Effector reactions against microbes, foreign antigens, and altered cells are conducted by cellular and soluble components of the innate and adaptive immune system. The complement system, which is composed of a multitude of soluble, heat-prone proteins, belongs to the innate immune system and features detection of common pathogenic- and damage-associated patterns. It supports the clearance of invading pathogens by opsonization, direct lysis via the formation of membrane attack complexes (MACs), and activation of cellular parts of the innate immune system.
Aspergillus fumigatus is an opportunistic fungus, which can cause severe infections in immunocompromised patients, ranging from superficial skin infections to invasion of internal organs and tissues. Fungal structures activate all three complement pathways, namely the classical pathway (CP), the lectin pathway (LP), and the alternative pathway (AP) to varying extents, depending on the present morphotype. All pathways converge in the formation of a C3 convertase and C5 convertase, which leads to the production of the important opsonin C3b, the anaphylatoxins C3a and C5a as well as MACs.

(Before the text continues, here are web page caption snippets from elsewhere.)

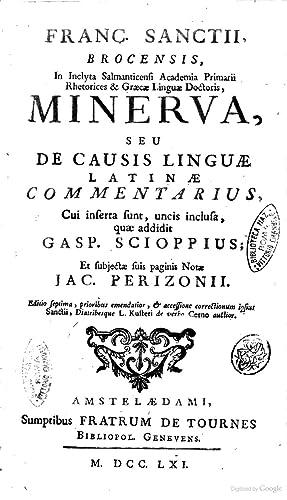 Franc. Sanctii, Brocensis . Minerva, seu de: Francisco Sanchez de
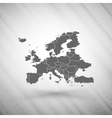 Europe map on gray background grunge texture vector image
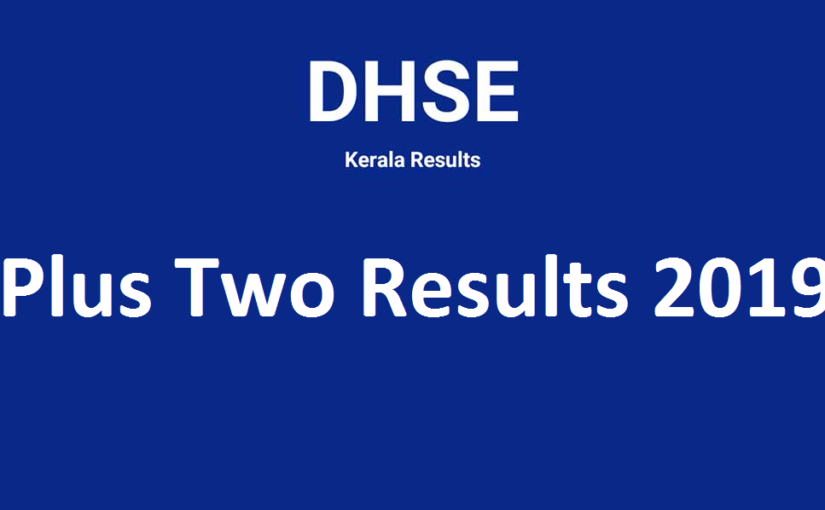 DHSE Kerala Plus Two Results 2019: Know last year stats, step to check the result @ dhsekerala.gov.in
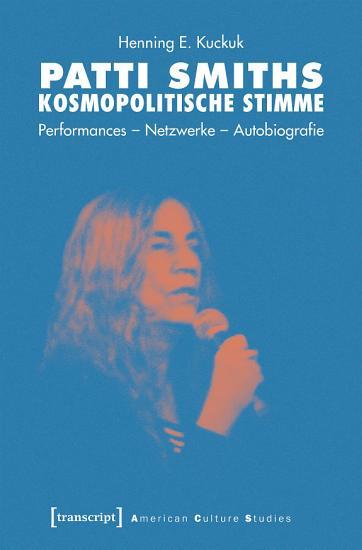 Patti Smiths kosmopolitische Stimme PDF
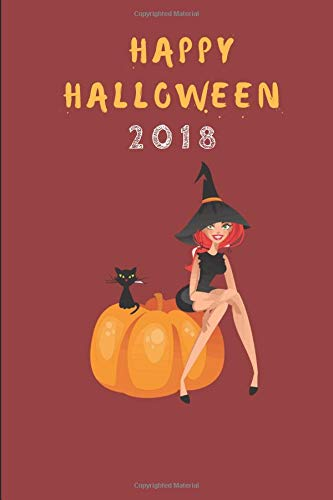 Happy Halloween 2018: A Halloween Note Book Journal Featuring A Black Cat And Red Haired Witch Sat On A Pumpkin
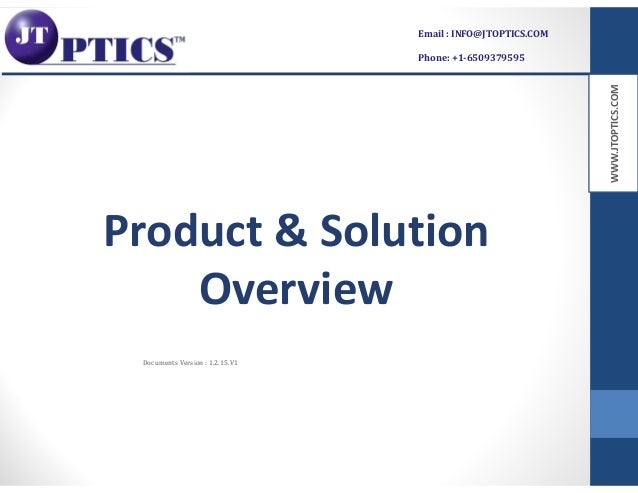WWW.JTOPTICS.COM Product & Solution Overview Documents Version : 1.2.15.V1 Email : INFO@JTOPTICS.COM Phone: +1-6509379595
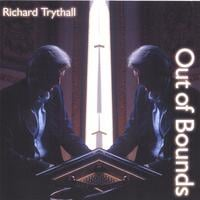 Richard Trythall | Out of Bounds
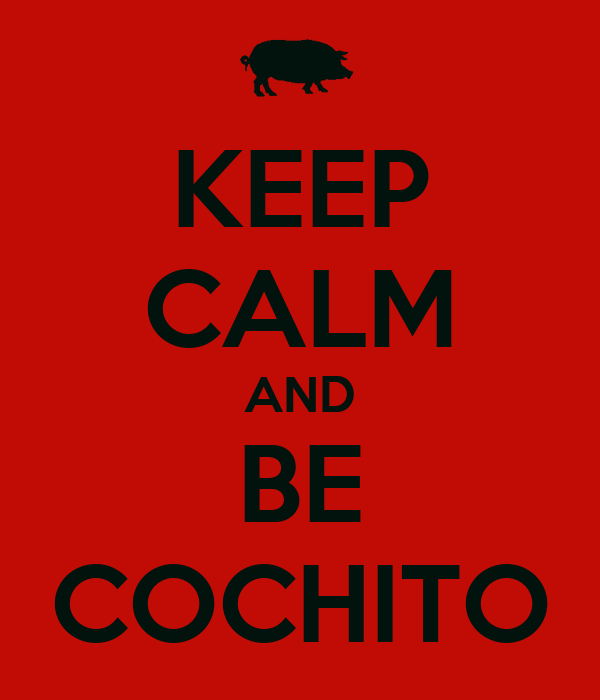 KEEP CALM AND BE COCHITO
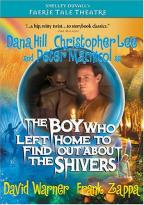 Faerie Tale Theatre - The Boy Who Left Home to Find out About the Shivers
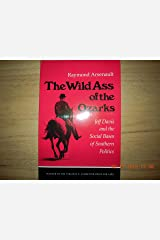 The Wild Ass of the Ozarks: Jeff Davis and the Social Bases of Southern Politics Capa comum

This PhD project focuses on the interplay of anaphylatoxins, namely C3a and C5a, and their respective receptors, in the pathogenesis of A. fumigatus infections using a whole blood 3-D model (WBM, in vitro) and a mouse model (in vivo). Anaphylatoxins are crucial for the activation and/or attraction of endothelial cells, granulocytes, and monocytes. It is expected to identify potential sides for therapeutic tuning of the immune response and to gain a better understanding of A. fumigatus pathogenesis. Additional objectives regard the elucidation of the therapeutic potential of peptibodies in A. fumigatus infections and the development of assays to determine the interaction of fungal morphotypes with the innate immune system.